▶ **PARTS OF THE EXERCISE**:
a: Return the passage of the post on data ownership from "When considering the" to "a privacy act.".
b: Translate this sentence from the post on data ownership into Spanish: "When considering the ownership of information about a person, we need to consider a number of factors."

▶ **PASSAGE FOR REVIEW**:
—————
Sunday, December 19, 2010

Who Owns Our Data?

When considering the ownership of information about a person, we need to consider a number of factors. Initially, we need to establish who generated the information as this will impact the entitlement to store and access the information. For example, Social Insurance Number (SIN) is generated Service Canada when a person is born or immigrates to Canada, therefore there is legitimate business need to store the information in its database. On the other hand, if the information was generated by a different entity (even the person itself), it is questionable if the government has a legitimate need to access that information. Although the legal complexity increases as the technology advances and more and more information is stored, in majority of countries the ownership of the data is governed by a law or a privacy act.
Whereas, as mentioned by Jones, Andy, Glenn S. Dardick, Gareth Davies, Iain Sutherland, and Craig Valli (2009) “there has also been an increasing trend in the use of the same computer to process and store both the organisation’s and the individuals personal information” therefore in corporate environment the lines are more blurry. For example, if a person uses corporate resources to send and receive Email messages containing private information, does the organization have a potential entitlement for the information?
—————
[Stored items]
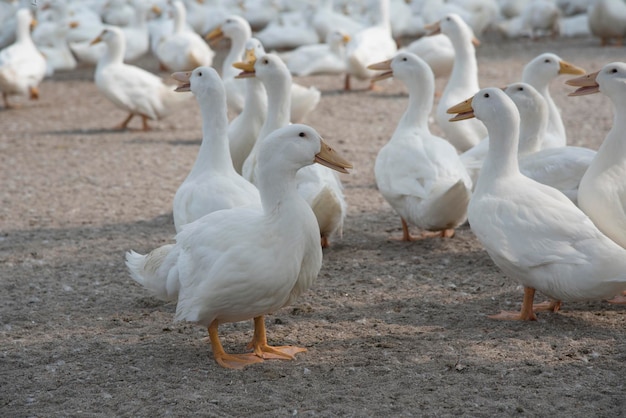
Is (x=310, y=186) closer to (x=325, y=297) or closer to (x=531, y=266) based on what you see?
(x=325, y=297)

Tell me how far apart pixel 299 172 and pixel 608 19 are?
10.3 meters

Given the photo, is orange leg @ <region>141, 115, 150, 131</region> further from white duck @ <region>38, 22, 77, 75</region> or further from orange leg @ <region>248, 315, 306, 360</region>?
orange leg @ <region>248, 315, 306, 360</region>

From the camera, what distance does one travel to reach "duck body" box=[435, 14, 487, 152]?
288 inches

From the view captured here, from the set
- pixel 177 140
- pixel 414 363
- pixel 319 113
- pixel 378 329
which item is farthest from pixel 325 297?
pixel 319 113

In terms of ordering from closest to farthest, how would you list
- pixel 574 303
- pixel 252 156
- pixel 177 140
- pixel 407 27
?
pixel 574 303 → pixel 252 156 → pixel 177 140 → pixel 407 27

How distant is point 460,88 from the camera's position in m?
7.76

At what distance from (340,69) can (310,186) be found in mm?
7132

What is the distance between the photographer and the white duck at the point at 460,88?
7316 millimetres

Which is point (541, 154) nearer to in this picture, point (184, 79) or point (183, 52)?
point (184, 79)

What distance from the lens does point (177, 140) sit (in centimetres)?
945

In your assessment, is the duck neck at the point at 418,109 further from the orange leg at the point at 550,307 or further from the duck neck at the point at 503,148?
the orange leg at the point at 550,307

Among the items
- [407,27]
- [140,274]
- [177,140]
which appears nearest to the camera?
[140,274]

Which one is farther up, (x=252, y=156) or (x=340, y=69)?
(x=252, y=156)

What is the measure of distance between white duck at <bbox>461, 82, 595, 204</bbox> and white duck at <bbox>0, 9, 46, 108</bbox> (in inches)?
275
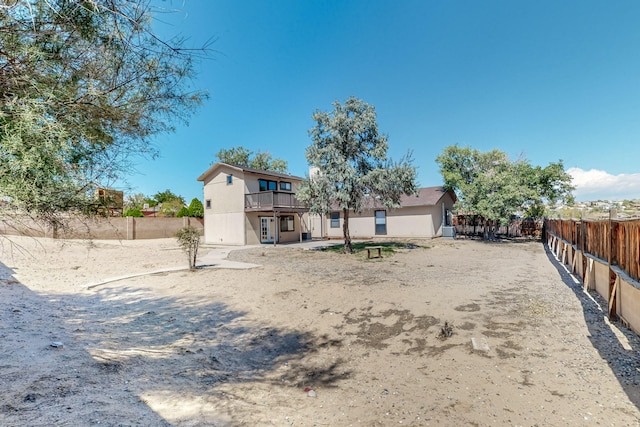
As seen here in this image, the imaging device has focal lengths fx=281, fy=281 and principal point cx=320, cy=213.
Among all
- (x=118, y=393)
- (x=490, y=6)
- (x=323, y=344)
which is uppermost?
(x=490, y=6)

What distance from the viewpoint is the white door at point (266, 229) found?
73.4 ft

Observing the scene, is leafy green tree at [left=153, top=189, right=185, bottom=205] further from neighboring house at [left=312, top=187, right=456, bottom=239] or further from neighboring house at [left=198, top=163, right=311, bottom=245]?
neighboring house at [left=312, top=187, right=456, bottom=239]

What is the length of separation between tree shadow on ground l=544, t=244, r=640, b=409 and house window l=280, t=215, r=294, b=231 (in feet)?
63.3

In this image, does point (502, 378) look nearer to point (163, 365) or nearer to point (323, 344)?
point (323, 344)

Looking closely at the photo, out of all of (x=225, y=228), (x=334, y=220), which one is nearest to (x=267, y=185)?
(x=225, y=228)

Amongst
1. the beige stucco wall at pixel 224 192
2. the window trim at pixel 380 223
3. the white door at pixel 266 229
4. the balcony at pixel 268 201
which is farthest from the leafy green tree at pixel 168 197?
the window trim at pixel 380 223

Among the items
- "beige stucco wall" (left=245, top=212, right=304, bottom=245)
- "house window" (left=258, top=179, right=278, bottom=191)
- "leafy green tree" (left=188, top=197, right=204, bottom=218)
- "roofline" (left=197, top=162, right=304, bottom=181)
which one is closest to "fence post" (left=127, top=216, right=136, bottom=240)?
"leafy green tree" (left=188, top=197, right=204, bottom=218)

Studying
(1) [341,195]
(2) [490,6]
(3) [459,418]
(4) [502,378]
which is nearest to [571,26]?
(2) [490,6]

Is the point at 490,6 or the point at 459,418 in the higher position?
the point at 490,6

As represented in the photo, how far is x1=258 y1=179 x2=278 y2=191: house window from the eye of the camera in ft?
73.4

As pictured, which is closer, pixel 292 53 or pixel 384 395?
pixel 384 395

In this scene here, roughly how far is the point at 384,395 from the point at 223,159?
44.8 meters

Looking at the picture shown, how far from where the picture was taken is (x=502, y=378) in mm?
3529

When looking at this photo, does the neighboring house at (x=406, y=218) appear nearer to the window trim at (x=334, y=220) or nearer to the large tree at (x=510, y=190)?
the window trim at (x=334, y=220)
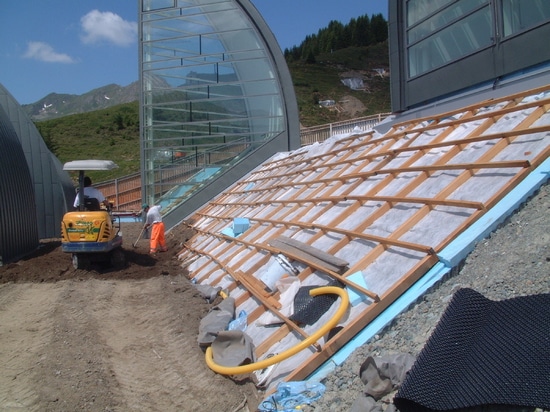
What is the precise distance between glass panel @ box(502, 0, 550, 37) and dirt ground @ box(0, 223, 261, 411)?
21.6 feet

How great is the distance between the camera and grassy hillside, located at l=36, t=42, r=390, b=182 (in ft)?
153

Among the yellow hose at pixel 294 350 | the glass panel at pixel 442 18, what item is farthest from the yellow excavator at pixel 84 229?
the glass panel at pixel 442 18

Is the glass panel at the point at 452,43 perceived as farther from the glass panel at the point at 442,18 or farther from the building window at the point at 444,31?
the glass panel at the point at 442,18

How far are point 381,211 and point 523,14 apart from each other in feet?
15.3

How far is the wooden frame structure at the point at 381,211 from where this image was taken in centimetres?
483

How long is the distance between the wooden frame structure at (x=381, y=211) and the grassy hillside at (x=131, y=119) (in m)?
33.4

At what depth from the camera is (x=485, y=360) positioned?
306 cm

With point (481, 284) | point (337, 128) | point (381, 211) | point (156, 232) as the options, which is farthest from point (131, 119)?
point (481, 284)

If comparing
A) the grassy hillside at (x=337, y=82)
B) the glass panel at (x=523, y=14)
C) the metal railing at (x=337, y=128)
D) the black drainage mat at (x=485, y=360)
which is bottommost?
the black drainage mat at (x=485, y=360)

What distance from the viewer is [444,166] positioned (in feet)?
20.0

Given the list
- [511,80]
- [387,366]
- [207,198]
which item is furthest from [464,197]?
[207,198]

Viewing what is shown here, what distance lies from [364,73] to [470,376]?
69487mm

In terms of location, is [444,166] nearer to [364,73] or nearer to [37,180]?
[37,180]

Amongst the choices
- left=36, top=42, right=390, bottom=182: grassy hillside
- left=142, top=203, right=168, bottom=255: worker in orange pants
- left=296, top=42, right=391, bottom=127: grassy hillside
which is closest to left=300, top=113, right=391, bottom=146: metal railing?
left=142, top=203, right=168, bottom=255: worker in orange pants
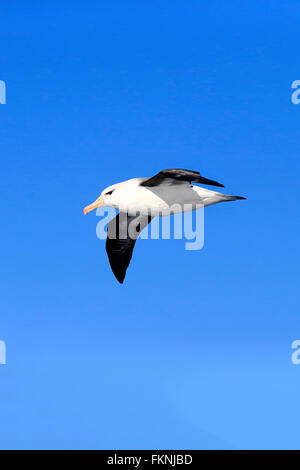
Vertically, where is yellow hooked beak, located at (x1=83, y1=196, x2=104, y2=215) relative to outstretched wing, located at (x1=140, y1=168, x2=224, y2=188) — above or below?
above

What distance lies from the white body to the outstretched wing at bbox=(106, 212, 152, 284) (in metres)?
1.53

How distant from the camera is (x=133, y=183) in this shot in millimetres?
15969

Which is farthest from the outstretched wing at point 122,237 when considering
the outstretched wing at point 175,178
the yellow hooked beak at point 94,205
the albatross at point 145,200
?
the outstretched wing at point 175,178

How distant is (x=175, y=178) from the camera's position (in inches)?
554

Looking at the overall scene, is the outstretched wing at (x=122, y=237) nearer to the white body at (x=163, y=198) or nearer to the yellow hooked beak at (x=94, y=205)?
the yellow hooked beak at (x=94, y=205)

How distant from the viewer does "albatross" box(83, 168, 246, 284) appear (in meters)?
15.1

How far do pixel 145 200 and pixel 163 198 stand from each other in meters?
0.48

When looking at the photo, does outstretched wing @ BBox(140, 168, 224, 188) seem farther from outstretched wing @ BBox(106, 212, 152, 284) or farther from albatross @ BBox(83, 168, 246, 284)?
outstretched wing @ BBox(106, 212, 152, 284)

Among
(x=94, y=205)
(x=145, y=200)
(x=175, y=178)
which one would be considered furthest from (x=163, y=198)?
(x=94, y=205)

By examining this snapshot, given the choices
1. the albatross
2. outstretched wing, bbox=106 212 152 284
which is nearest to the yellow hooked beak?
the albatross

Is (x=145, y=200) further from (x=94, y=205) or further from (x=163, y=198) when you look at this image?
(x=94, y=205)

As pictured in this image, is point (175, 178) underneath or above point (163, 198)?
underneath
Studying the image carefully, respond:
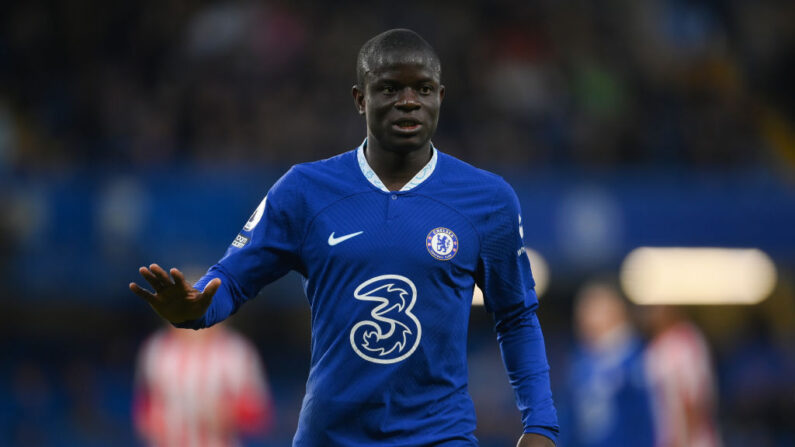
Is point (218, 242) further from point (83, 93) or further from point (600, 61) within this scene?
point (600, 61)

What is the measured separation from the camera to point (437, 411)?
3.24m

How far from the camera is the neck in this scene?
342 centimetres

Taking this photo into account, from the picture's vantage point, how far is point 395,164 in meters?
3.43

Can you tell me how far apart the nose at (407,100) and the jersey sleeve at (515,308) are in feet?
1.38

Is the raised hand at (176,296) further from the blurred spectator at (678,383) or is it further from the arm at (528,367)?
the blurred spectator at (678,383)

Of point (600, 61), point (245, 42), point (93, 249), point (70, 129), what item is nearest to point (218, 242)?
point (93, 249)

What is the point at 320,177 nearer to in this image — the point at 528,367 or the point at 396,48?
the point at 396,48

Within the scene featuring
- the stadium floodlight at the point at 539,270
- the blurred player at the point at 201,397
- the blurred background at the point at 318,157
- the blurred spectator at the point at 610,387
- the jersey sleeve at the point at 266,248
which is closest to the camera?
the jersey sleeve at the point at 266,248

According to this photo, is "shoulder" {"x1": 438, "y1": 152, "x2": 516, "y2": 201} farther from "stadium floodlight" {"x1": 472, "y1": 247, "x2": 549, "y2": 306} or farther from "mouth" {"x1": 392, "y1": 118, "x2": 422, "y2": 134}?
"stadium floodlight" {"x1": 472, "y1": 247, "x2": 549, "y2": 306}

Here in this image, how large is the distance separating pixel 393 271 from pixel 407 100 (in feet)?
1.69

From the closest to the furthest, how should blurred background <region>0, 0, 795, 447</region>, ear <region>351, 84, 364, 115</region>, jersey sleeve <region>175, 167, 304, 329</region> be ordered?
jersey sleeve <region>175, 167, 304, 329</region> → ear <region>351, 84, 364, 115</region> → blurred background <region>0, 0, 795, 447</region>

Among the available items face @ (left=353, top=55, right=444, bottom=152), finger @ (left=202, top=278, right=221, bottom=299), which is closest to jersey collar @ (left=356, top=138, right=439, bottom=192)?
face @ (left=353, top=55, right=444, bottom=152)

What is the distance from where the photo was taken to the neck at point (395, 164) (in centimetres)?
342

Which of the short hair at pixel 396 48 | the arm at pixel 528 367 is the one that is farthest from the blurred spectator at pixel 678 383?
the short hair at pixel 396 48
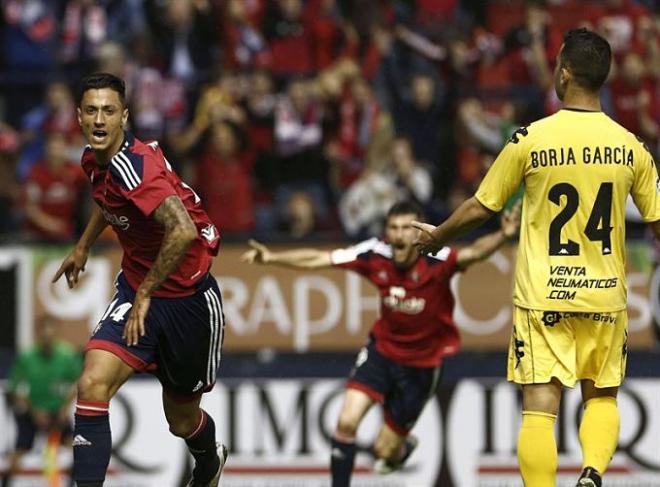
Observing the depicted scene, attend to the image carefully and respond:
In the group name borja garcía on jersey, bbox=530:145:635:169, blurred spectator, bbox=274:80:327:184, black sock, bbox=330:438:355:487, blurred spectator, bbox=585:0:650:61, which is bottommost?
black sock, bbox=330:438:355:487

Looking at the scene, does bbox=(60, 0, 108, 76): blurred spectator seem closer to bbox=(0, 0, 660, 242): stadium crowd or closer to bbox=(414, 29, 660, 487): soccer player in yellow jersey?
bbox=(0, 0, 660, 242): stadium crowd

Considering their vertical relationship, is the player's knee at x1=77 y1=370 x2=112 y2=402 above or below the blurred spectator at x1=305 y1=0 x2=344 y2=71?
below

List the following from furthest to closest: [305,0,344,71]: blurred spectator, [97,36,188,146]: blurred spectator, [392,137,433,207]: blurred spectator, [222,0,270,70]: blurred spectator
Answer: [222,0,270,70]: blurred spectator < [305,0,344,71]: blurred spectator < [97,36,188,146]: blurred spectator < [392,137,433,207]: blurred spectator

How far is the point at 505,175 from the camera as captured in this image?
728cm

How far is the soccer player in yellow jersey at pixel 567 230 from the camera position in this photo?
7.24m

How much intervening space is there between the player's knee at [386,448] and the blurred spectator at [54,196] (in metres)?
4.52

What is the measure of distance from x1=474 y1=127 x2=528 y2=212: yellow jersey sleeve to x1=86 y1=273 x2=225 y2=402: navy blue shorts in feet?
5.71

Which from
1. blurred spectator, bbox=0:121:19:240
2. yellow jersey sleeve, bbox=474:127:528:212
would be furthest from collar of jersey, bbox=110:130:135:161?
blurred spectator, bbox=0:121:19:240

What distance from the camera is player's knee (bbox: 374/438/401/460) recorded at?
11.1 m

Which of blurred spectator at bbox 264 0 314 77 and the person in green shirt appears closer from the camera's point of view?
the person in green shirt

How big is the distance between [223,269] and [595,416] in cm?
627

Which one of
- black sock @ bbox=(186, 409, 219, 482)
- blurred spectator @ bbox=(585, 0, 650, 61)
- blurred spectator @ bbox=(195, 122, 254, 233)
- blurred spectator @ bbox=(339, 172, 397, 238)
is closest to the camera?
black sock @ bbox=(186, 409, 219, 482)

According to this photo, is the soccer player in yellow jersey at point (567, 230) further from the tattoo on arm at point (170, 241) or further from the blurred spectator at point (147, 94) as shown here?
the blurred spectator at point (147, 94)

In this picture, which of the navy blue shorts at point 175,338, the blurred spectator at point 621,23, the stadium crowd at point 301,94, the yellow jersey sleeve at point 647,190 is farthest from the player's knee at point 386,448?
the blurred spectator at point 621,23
—————
▶ **ANSWERS FOR THE TASKS**:
a:
When considering the ownership of information about a person, we need to consider a number of factors. Initially, we need to establish who generated the information as this will impact the entitlement to store and access the information. For example, Social Insurance Number (SIN) is generated Service Canada when a person is born or immigrates to Canada, therefore there is legitimate business need to store the information in its database. On the other hand, if the information was generated by a different entity (even the person itself), it is questionable if the government has a legitimate need to access that information. Although the legal complexity increases as the technology advances and more and more information is stored, in majority of countries the ownership of the data is governed by a law or a privacy act.

b: Al considerar la propiedad de la información sobre una persona, debemos tener en cuenta una serie de factores.